§ TRABALHO SOLICITADO:
Reproduza a listagem abaixo linha por linha, sem mudar nada.

==========

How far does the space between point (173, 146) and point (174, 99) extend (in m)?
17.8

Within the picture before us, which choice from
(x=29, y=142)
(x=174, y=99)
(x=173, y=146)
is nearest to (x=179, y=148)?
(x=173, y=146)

==========

§ RESULTADO DO EXERCÍCIO:
How far does the space between point (173, 146) and point (174, 99) extend (in m)?
17.8

Within the picture before us, which choice from
(x=29, y=142)
(x=174, y=99)
(x=173, y=146)
is nearest to (x=179, y=148)?
(x=173, y=146)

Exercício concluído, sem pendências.